SOURCE DATA:
**********
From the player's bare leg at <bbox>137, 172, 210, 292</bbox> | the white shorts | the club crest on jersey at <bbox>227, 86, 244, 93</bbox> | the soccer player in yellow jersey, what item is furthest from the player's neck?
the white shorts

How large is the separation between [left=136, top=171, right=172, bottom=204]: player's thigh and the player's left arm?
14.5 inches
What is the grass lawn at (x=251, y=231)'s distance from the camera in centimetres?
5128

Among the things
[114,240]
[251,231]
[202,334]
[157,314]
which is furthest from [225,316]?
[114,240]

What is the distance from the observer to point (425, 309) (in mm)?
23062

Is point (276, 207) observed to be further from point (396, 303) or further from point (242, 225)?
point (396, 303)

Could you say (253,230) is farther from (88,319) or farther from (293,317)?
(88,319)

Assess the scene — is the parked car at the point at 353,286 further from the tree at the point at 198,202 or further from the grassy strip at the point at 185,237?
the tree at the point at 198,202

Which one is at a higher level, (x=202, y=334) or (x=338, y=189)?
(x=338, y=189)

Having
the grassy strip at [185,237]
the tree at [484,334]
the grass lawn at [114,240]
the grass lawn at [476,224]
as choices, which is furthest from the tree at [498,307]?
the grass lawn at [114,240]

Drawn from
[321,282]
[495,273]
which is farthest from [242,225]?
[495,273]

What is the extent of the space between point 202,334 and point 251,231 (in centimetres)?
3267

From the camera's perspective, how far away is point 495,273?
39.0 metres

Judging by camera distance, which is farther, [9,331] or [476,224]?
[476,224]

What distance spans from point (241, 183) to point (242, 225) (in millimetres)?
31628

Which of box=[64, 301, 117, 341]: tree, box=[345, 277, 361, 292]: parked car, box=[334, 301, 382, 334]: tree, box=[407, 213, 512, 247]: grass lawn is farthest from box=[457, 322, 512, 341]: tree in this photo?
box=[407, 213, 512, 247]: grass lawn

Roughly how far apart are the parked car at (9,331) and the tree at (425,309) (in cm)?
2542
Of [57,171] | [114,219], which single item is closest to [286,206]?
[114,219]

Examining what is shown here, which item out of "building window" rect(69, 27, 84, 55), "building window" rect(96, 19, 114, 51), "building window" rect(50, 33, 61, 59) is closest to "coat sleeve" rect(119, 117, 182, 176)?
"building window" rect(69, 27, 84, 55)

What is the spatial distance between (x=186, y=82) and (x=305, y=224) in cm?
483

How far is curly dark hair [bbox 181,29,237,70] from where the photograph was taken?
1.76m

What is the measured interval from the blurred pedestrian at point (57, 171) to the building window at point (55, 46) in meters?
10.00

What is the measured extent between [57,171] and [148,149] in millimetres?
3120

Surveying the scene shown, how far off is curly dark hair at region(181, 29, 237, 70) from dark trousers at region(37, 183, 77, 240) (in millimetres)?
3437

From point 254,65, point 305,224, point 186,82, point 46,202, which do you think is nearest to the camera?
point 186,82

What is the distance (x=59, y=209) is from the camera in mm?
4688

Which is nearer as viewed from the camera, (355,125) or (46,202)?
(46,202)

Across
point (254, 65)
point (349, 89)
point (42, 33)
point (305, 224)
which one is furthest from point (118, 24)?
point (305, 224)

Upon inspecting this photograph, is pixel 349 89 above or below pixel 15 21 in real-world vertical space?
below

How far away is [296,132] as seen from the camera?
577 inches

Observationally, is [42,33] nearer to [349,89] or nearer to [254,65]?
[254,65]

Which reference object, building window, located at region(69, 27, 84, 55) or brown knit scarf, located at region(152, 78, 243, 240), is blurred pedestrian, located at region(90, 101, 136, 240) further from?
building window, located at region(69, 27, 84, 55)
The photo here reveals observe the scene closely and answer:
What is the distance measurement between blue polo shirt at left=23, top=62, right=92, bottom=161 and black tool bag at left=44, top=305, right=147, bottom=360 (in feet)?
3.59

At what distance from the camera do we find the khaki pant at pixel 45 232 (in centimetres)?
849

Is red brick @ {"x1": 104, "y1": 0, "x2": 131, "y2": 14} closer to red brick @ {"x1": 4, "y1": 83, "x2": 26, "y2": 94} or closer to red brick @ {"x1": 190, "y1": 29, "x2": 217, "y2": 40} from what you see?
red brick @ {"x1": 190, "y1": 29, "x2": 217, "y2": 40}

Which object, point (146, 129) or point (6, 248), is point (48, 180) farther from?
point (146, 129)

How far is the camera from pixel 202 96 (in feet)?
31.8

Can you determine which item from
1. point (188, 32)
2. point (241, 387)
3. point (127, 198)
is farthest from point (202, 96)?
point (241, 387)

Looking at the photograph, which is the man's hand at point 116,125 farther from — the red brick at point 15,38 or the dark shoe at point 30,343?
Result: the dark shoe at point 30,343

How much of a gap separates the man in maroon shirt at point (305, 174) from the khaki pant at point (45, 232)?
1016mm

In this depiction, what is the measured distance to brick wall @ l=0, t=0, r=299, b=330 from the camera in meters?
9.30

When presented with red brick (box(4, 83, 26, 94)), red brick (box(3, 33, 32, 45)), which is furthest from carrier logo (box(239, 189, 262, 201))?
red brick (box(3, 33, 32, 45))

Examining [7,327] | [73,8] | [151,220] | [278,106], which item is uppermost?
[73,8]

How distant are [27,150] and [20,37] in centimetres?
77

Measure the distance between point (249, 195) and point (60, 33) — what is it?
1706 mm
**********
PROMPT: Reproduce the rows verbatim, everything from the line containing "At what distance" down to the line containing "Result: the dark shoe at point 30,343", with both of those lines included.

TASK SOLUTION:
At what distance from the camera do we find the khaki pant at pixel 45 232 (in centimetres)?
849

Is red brick @ {"x1": 104, "y1": 0, "x2": 131, "y2": 14} closer to red brick @ {"x1": 4, "y1": 83, "x2": 26, "y2": 94} or closer to red brick @ {"x1": 190, "y1": 29, "x2": 217, "y2": 40} from what you see?
red brick @ {"x1": 190, "y1": 29, "x2": 217, "y2": 40}

Which object, point (146, 129) or point (6, 248), is point (48, 180) farther from?
point (146, 129)

How far is the camera from pixel 202 96 (in feet)?
31.8

Can you determine which item from
1. point (188, 32)
2. point (241, 387)
3. point (127, 198)
is farthest from point (202, 96)?
point (241, 387)

Looking at the photograph, which is the man's hand at point 116,125 farther from — the red brick at point 15,38 or the dark shoe at point 30,343?
Result: the dark shoe at point 30,343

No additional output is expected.